[Instructions to follow] Whenever a line below includes "used", add it to the tally, then give the total and nothing more.

[Dataset excerpts]
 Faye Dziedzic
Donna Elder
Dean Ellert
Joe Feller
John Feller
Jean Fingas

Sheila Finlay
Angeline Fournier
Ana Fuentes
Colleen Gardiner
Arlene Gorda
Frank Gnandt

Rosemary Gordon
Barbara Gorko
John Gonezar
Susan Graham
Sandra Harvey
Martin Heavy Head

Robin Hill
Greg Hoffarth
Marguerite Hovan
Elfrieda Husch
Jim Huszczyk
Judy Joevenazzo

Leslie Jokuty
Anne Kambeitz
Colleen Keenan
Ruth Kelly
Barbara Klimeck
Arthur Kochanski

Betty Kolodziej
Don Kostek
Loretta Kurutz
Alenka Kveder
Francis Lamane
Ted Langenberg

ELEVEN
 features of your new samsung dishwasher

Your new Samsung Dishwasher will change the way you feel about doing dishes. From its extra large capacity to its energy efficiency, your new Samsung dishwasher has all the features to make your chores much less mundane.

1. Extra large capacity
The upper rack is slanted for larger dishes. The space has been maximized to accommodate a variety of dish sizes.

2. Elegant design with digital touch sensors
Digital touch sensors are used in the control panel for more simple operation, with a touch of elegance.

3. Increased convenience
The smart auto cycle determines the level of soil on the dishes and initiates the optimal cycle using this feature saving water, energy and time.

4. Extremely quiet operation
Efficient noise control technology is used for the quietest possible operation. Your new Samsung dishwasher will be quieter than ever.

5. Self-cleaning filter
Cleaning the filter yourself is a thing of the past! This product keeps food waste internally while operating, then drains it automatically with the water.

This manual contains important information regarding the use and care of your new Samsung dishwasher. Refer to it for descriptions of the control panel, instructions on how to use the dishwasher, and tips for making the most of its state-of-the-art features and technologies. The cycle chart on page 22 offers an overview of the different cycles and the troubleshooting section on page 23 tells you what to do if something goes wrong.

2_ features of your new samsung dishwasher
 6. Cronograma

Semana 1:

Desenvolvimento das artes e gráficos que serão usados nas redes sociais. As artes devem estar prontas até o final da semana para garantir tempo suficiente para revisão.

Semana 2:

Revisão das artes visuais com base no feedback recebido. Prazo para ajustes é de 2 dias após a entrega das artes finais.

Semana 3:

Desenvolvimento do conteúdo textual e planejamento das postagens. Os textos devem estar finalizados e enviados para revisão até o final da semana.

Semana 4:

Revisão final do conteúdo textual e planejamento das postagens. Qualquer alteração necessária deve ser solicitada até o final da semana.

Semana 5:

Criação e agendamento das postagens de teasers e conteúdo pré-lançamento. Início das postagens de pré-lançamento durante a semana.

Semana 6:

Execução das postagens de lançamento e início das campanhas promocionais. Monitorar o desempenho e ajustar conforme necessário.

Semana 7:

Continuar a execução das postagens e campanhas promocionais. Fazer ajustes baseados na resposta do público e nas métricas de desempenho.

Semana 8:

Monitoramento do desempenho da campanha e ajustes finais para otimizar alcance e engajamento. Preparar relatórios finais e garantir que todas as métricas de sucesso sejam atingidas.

[Response to this task] 2